Copy the text on ET and PD below word for word, in full.

Page text >>
_____

Non-motor symptoms, while traditionally associated with PD, are being increasingly recognized as a part of ET. Impaired neuropsychological performance in ET, particularly in frontal domains such as executive function, have been noted in several studies.4245 A large population-based study from Spain demonstrated a greater degree of cognitive decline on the 37 item Mini-Mental State Examination (0.7 points versus 0.11 points p  =  0.03) in 135 ET patients compared to 2,184 controls,42 with a more recent follow-up suggesting that this cognitive decline was in a partially overlapping pattern (though to a lesser degree) to that in PD.43 A study of neuropsychological performance between 32 ET and 32 PD patients also demonstrated deficits in similar areas of cognitive function (particularly with involvement of the prefrontal cortex) when compared to controls (n  =  32).44 In a study of 23 ET patients, a subset of eight (35%) patients showed impaired visuomotor control, similar to that seen in PD.46

Mood disturbances and apathy, similar to those in PD, have also been reported at an increased frequency in ET patients.4650 This, however, may not be specific as there are many other disorders associated with depression and other mood changes.

Sleep disturbances and RBD are well established in PD, often as prodromal symptoms, but have also been reported at a relatively high frequency in ET patients. One study using the RBD Screening Questionnaire (RBDSQ) showed a high frequency of RBD symptoms (43.5%) in ET patients relative to an estimated 0.5% frequency of RBD in the general population.47 In another study of 92 ET patients screened by phone questionnaires, the frequency of RBD was 26.4%.22 In a study of 120 ET patients, 120 controls, and 40 PD patients, ET patients were found to have intermediate Epworth Sleepiness Scale scores compared to controls and PD patients.48 Increased daytime somnolence, as determined by the Epworth Sleepiness Scale, was found in both ET and PD patients relative to controls (5.75, p  =  0.009, and 6.98, p  =  0.001, respectively versus 2.68).45

Collectively these disturbances in cognition, mood, and sleep suggest more widespread neurologic involvement in ET with significant overlap in changes in domains associated with PD. While not symptoms per se, other similarities between ET and PD populations include a greater risk in developing melanoma,49,50 and a decreased risk of in both conditions among smokers.5153

Epidemiology

Epidemiologic studies examining a link between ET and PD have focused either on the co-occurrence of ET and PD, or the occurrence of ET and/or PD in family members of patients with either condition.

_____

Supplied information >>
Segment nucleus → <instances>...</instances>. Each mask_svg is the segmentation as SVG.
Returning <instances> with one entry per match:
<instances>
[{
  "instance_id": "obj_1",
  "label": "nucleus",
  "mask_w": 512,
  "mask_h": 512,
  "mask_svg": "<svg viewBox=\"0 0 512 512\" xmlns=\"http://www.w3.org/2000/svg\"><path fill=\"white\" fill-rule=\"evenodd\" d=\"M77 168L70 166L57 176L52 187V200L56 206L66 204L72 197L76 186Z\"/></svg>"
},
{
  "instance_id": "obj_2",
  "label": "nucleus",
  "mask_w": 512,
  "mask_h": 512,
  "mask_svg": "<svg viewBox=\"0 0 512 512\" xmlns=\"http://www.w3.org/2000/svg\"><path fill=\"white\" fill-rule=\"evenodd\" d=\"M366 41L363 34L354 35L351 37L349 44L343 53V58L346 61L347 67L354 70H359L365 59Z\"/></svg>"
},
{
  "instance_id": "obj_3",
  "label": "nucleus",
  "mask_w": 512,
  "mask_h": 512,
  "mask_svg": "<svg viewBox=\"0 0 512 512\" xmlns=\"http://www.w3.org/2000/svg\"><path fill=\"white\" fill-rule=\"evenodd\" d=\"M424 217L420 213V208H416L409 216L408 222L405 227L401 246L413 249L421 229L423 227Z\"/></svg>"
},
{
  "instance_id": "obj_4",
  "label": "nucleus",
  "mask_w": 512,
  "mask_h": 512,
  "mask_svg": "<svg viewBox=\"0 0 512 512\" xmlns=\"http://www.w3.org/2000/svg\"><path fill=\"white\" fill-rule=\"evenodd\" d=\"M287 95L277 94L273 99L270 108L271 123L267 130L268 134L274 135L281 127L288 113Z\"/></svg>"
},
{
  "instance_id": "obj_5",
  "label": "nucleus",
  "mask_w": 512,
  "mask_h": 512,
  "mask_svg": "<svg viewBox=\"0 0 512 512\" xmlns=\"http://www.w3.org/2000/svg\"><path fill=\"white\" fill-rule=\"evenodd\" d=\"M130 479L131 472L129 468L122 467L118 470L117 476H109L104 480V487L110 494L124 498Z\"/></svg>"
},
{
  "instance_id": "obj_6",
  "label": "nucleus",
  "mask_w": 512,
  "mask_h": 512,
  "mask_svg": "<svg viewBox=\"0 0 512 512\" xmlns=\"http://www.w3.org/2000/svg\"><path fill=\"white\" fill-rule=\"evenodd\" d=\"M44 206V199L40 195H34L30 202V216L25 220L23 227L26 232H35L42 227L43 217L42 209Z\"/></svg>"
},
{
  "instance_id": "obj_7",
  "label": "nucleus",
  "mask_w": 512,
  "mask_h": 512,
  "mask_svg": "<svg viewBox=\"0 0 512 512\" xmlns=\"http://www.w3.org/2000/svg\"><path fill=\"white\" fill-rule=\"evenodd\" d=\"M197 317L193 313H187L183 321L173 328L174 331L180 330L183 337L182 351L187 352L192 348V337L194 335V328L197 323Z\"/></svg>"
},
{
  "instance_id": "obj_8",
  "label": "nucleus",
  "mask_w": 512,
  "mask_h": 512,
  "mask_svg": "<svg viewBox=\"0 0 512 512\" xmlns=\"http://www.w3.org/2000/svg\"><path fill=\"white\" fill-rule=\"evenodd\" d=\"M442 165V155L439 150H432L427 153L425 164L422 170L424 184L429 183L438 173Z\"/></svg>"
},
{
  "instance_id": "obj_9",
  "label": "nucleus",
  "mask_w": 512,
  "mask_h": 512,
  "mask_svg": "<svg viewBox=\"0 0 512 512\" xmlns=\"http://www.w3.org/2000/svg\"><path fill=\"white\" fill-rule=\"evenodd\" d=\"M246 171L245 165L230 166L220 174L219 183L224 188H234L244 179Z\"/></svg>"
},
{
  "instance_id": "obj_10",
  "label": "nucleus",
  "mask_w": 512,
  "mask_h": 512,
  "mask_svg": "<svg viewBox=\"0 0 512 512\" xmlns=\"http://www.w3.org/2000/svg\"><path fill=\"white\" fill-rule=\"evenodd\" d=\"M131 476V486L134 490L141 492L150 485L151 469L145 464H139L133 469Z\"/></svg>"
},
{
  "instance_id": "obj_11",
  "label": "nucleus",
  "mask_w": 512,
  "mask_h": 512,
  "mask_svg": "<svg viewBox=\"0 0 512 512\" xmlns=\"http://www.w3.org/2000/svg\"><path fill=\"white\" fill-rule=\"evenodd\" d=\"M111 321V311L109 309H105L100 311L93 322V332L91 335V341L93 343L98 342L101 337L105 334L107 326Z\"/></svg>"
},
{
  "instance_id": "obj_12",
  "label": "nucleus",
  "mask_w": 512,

_____

Result >>
Non-motor symptoms, while traditionally associated with PD, are being increasingly recognized as a part of ET. Impaired neuropsychological performance in ET, particularly in frontal domains such as executive function, have been noted in several studies.4245 A large population-based study from Spain demonstrated a greater degree of cognitive decline on the 37 item Mini-Mental State Examination (0.7 points versus 0.11 points p  =  0.03) in 135 ET patients compared to 2,184 controls,42 with a more recent follow-up suggesting that this cognitive decline was in a partially overlapping pattern (though to a lesser degree) to that in PD.43 A study of neuropsychological performance between 32 ET and 32 PD patients also demonstrated deficits in similar areas of cognitive function (particularly with involvement of the prefrontal cortex) when compared to controls (n  =  32).44 In a study of 23 ET patients, a subset of eight (35%) patients showed impaired visuomotor control, similar to that seen in PD.46

Mood disturbances and apathy, similar to those in PD, have also been reported at an increased frequency in ET patients.4650 This, however, may not be specific as there are many other disorders associated with depression and other mood changes.

Sleep disturbances and RBD are well established in PD, often as prodromal symptoms, but have also been reported at a relatively high frequency in ET patients. One study using the RBD Screening Questionnaire (RBDSQ) showed a high frequency of RBD symptoms (43.5%) in ET patients relative to an estimated 0.5% frequency of RBD in the general population.47 In another study of 92 ET patients screened by phone questionnaires, the frequency of RBD was 26.4%.22 In a study of 120 ET patients, 120 controls, and 40 PD patients, ET patients were found to have intermediate Epworth Sleepiness Scale scores compared to controls and PD patients.48 Increased daytime somnolence, as determined by the Epworth Sleepiness Scale, was found in both ET and PD patients relative to controls (5.75, p  =  0.009, and 6.98, p  =  0.001, respectively versus 2.68).45

Collectively these disturbances in cognition, mood, and sleep suggest more widespread neurologic involvement in ET with significant overlap in changes in domains associated with PD. While not symptoms per se, other similarities between ET and PD populations include a greater risk in developing melanoma,49,50 and a decreased risk of in both conditions among smokers.5153

Epidemiology

Epidemiologic studies examining a link between ET and PD have focused either on the co-occurrence of ET and PD, or the occurrence of ET and/or PD in family members of patients with either condition.